--- START ---

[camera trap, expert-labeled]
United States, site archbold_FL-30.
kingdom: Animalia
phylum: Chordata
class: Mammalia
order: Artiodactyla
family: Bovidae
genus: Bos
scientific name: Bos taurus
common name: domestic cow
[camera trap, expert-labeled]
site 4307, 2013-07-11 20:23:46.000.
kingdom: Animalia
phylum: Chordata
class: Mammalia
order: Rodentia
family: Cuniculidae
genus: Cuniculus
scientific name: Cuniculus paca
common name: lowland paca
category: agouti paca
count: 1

--- END ---
--- START ---

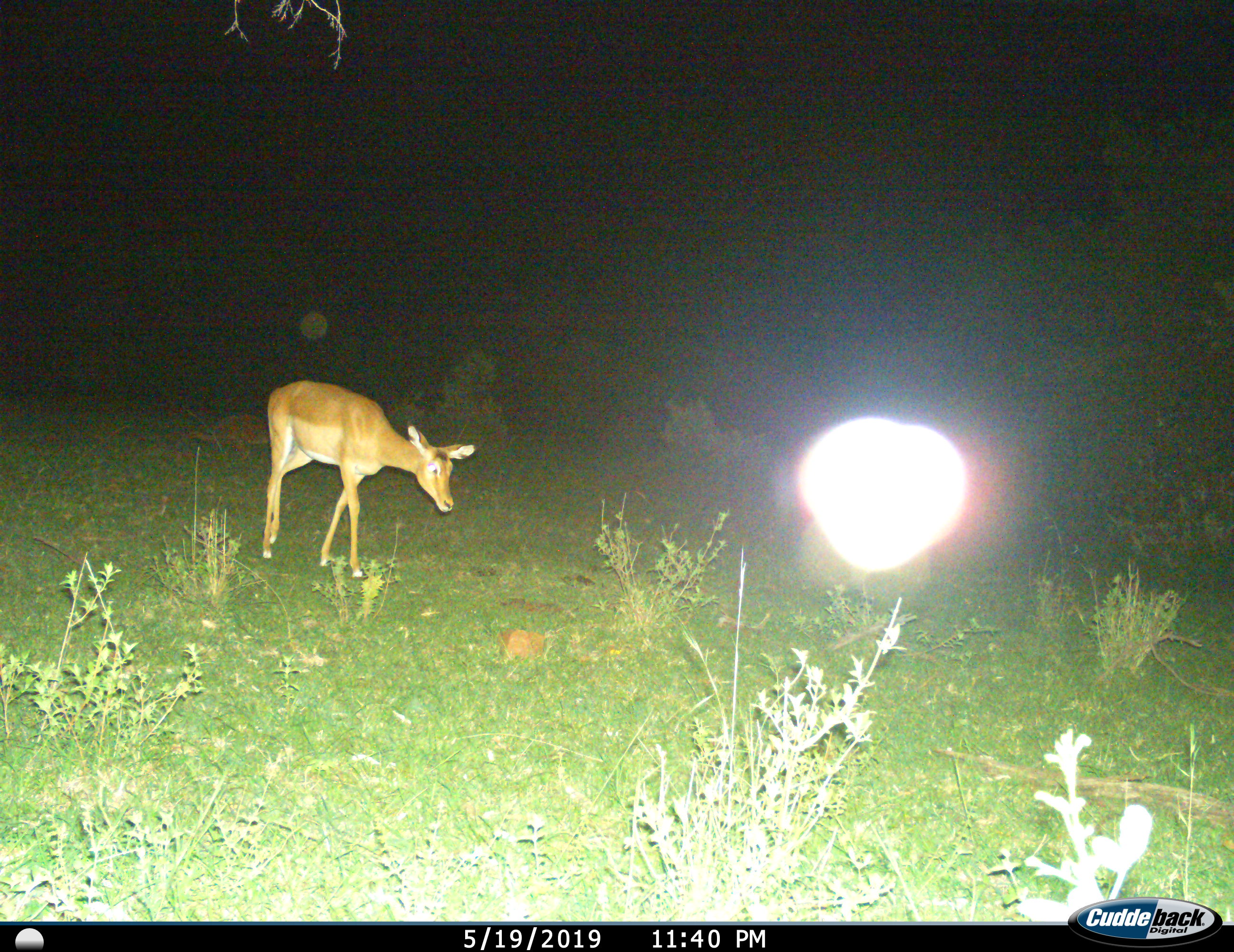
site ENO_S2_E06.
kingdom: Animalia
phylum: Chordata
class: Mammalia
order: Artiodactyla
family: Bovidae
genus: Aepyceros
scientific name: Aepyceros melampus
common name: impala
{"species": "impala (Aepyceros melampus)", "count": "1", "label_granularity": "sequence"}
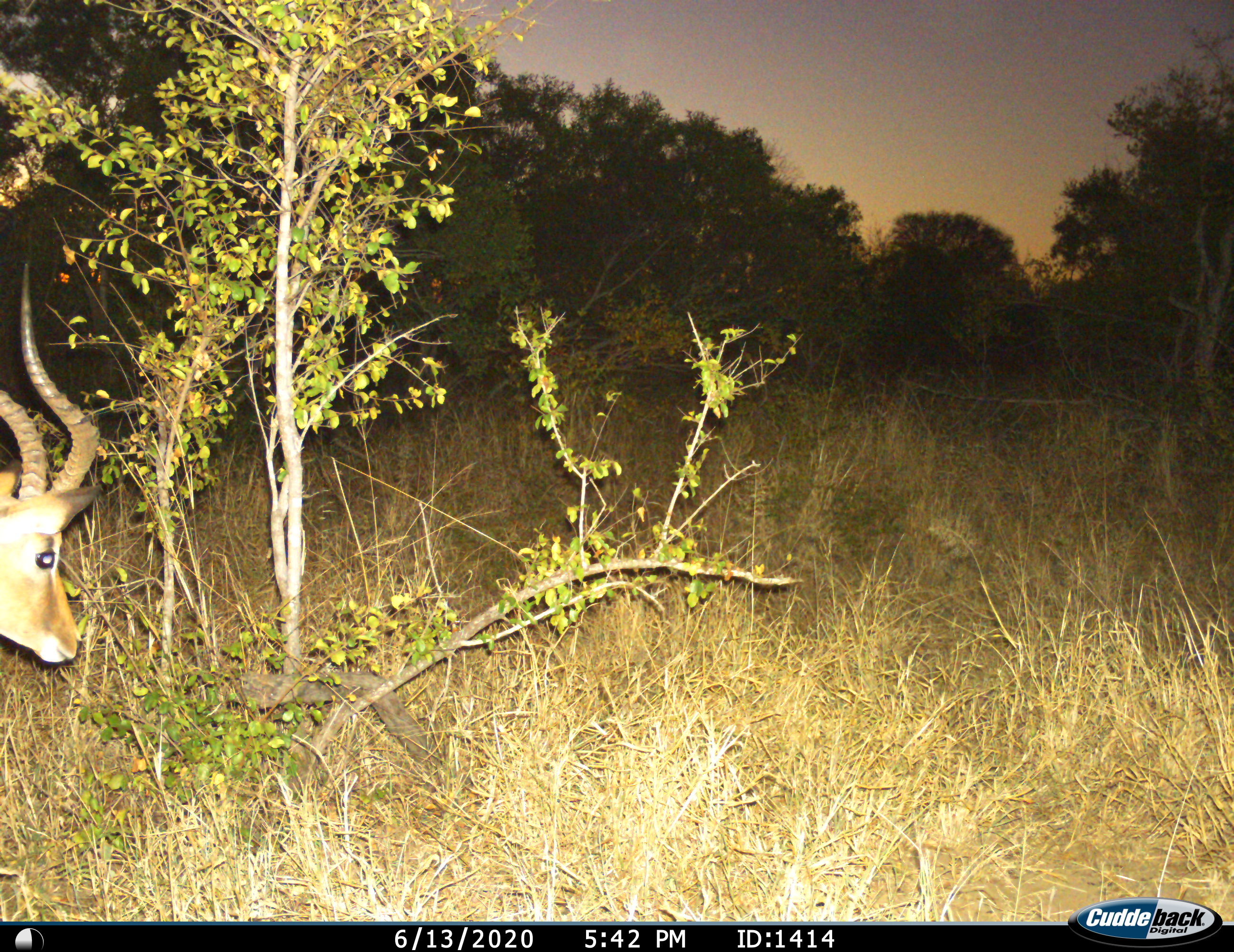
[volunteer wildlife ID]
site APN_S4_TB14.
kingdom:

--- END ---

- **WORK ORDER**
Please state how many lines in the entries above include the string "melampus", and write only that number.

- **SOLUTION TO THIS EXERCISE**
2